Optimizing Display Ad Creative for CTR & Conversion
Most display advertising is still purchased on a CPM basis – you are buying a certain number of impressions. For that reason the higher percentage of clicks you get on your ad impressions the more cost effective your buying becomes. So ad creative is often the lynchpin to ROI. But it is very hard to get clicks. Display ads have to be more compelling then the content they’ve come to view.
If you are successful taking a viewer and turning them into a clicker the landing page should then message to the visitors expressed interest in the ad creative. This creates a flow. The two moments of recognition (the ad & landing) have incredible influence over conversion. There are no better, more important or more valuable three seconds in marketing. But it all starts with the ad.
1) Getting Noticed: Display’s standardization and placement conventions are exactly what have made CTR drop through the years. Users have literally been programmed to ignore the ad. The fact that even to this day most landing pages suck and redirects provided horrible UX hasn’t helped get more people clicking. If Search has to overcome the Golden Triangle of user eye-tracking, Display has to overcome the Golden Shower.
There are basically four strategies to getting noticed. In order of my preference based on performance:
- Blending: The idea here is to make the ads look like content. This is done not to deceive but due the fact that as mentioned people have built a scanning awareness to block out display conventions. In the early days of Search the fact that the ads looked like the results was a key factor in their performance (while that still exists today to some regard the increased relevance of the ads override that now).
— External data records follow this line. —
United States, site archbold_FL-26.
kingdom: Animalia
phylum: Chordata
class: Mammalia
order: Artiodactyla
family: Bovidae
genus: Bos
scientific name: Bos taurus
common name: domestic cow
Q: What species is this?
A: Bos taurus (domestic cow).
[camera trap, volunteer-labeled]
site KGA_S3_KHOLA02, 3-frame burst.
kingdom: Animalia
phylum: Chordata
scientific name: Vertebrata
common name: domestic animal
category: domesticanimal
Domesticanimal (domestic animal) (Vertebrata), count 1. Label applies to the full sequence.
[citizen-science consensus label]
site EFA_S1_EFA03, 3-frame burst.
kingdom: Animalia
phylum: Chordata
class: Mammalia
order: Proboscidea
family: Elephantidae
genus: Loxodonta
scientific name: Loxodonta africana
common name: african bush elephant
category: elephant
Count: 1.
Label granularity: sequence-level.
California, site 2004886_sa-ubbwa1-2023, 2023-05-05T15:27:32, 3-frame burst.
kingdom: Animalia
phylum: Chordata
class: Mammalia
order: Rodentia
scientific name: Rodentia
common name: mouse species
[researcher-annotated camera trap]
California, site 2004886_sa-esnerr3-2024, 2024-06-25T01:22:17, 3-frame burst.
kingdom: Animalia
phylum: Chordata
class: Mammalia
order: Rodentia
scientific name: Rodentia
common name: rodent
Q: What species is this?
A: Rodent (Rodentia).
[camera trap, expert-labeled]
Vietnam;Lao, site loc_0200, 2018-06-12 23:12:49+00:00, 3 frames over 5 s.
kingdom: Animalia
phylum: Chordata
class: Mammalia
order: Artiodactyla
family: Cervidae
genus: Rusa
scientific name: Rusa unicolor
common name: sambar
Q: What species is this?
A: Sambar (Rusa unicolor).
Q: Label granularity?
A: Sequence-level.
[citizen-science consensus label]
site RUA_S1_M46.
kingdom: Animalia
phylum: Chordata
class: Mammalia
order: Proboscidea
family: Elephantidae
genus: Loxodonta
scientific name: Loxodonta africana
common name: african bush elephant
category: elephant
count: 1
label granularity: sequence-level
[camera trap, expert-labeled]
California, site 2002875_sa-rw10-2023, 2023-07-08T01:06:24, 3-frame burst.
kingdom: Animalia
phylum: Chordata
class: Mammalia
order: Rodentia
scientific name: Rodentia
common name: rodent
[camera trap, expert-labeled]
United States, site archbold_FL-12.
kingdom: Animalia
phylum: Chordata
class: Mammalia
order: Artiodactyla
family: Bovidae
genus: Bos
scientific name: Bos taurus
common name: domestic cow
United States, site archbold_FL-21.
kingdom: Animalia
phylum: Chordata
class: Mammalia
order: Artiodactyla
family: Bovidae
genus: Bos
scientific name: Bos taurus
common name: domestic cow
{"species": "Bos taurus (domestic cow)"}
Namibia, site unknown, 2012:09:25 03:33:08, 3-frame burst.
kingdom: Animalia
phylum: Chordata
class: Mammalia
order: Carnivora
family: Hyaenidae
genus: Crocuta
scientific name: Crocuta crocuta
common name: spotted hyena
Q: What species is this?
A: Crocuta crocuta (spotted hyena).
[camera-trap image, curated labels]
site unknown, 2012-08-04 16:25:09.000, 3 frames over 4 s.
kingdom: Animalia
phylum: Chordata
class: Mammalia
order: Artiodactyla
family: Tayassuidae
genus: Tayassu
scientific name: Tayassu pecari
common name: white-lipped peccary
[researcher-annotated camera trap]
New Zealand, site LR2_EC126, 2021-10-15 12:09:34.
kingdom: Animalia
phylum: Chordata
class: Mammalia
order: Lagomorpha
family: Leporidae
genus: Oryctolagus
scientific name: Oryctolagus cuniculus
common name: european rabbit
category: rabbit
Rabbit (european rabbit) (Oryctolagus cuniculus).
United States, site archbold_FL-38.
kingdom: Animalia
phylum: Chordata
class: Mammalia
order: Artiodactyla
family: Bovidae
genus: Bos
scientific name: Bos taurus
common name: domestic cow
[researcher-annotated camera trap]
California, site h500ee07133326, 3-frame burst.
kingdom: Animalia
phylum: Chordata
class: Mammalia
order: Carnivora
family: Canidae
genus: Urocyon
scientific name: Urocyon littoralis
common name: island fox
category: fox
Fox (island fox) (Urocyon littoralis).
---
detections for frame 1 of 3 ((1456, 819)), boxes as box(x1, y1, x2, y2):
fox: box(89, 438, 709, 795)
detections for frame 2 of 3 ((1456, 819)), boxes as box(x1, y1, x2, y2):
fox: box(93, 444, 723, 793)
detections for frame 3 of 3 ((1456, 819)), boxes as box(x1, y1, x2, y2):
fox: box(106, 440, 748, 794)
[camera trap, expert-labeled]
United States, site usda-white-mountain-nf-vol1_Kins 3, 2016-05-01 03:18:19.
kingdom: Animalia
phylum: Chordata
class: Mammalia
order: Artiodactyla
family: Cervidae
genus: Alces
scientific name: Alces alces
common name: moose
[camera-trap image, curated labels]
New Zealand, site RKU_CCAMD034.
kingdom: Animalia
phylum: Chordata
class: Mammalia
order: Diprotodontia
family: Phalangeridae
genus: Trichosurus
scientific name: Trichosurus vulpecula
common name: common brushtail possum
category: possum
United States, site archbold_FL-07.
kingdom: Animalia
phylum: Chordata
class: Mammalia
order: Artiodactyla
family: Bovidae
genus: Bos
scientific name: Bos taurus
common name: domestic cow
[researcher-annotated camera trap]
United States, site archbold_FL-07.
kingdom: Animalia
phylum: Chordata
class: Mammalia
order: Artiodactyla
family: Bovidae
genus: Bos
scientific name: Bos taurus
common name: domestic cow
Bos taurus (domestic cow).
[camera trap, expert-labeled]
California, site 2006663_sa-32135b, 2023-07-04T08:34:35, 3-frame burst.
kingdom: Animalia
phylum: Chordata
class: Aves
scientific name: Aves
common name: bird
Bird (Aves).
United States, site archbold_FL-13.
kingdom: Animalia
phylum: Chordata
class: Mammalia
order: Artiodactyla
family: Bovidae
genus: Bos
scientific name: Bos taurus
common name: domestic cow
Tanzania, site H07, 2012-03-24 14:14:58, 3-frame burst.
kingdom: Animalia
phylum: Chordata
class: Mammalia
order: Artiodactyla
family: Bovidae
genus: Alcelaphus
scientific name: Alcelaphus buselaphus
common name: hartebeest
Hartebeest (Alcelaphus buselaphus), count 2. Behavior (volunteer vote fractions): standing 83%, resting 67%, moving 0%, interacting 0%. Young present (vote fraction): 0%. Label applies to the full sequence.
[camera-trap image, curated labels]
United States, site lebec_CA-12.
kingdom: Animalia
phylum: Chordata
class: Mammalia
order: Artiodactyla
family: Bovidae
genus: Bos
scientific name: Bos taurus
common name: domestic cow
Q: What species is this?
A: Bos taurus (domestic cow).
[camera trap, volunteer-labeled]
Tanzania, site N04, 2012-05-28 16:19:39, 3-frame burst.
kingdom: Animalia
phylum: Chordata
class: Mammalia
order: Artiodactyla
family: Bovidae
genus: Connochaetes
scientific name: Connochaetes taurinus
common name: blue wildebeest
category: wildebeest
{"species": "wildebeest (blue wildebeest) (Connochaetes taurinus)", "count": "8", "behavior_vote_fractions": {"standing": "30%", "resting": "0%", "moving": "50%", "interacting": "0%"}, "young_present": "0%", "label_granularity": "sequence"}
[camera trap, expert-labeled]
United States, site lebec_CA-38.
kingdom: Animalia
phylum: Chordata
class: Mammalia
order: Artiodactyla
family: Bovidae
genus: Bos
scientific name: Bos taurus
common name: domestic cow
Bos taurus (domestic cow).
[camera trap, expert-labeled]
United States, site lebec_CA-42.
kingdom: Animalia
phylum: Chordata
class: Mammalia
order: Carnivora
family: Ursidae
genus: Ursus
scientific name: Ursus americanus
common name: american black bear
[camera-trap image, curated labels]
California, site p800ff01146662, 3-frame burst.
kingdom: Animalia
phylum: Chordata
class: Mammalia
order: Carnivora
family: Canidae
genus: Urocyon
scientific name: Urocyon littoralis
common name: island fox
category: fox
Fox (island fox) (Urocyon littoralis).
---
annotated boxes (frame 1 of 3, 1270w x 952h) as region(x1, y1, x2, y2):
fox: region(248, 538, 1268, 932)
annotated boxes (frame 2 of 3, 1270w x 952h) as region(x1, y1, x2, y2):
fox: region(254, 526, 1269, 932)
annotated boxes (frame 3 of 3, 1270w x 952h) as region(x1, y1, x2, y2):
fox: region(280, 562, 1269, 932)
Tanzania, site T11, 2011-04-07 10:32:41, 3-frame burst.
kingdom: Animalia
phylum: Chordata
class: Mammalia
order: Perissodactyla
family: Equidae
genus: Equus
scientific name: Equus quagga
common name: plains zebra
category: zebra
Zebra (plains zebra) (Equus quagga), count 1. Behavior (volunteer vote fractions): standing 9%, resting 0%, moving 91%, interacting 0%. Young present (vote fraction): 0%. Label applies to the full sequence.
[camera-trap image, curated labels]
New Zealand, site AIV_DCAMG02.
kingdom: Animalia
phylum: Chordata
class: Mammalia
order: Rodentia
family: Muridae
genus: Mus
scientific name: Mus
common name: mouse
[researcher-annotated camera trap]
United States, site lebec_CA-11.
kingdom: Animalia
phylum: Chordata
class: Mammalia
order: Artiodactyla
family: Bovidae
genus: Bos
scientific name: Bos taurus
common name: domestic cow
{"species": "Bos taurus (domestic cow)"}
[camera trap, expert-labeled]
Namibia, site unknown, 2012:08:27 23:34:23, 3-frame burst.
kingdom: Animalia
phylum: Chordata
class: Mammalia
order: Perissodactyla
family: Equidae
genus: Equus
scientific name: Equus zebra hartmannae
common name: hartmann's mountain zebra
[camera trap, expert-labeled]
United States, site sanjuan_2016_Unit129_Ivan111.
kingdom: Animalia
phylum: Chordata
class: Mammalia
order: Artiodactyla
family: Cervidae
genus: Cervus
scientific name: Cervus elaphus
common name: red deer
We’ve seen this practice work in print for years and it currently works online with flogs. This is just proof of concept. I’m not advocating spoofing but your ads stand a better chance of being noticed and your messages read if they look like content and not ads.
- Motion: My rule (that I stole a few years ago from RIA guru Bill Scott) for all rich media including banners is to only use it if it solves a content delivery problem thus creating a better user experience. Rich media for the sake of rich media is a huge waste of budget. I have no understanding for why Flash is used so often. Animated GIFs can sometimes be useful in getting your ad noticed but use it in a way that doesn’t detract from the messaging or the looping breaks the content into messaging that is difficult to make sense of.
- Color: Keep in mind the majority of sites your ad will run on have white backgrounds. Again, as mentioned, using bold colors can people to ignore you as much as it can get people to notice you. But big blocks of black and red can attract attention. As in print advertising, reverse coloring (black background with white text) usually does worse in comparison to standard dark on light in most tests.
- Images: Images can really help and really hurt so it’s important to be very careful. Our brains process images much more quickly then text, though often the meaning behind an image is not as clear to us as copy. We all have a natural tendency to look at images of faces especially when they are looking at you. Images of the actual product are often helpful. We also all know that Celebrity Endorsers can be very helpful and it doesn’t necessarily have to be illegal.
2) Content Hierarchy: Scanning habits make it important to keep your content in a format and font that is easily scanned. This means have clear headlines, supporting bullet points and calls to action. I often find that “brand” creative types think these practices will not work but again but it’s clear from print that this can be massaged in a way that doesn’t have to make headline >> copy >> call to action uniquely direct response.
3) Messaging: Foolish consistency may be the hobgoblin of little minds but it is a key component in creating flow and converting clicks. For this reason it’s important that the ads mirror the landing page in messaging and look and feel. Recognition and reinforcement are very important strategies for all facets of conversion optimization for the simple reason they breed confidence. One of the interesting things I’ve witnessed over the years is the role confidence plays in conversion. This might be best exemplified again by flogs or farticles that prey upon localization, brand borrowing and newspaper style layouts to create confidence. Again, I’m not advocating that your creative been made to fool users however it’s clear that the strategies employed here can be leveraged in more elegant and proper ways to improve results.
Many people don’t understand the impact ads have on conversion. In many tests, including multivariate tests across elements of both the ads and landing pages, the ad elements have the highest factor of influence on conversion. It is after all the first impression. Make a good one.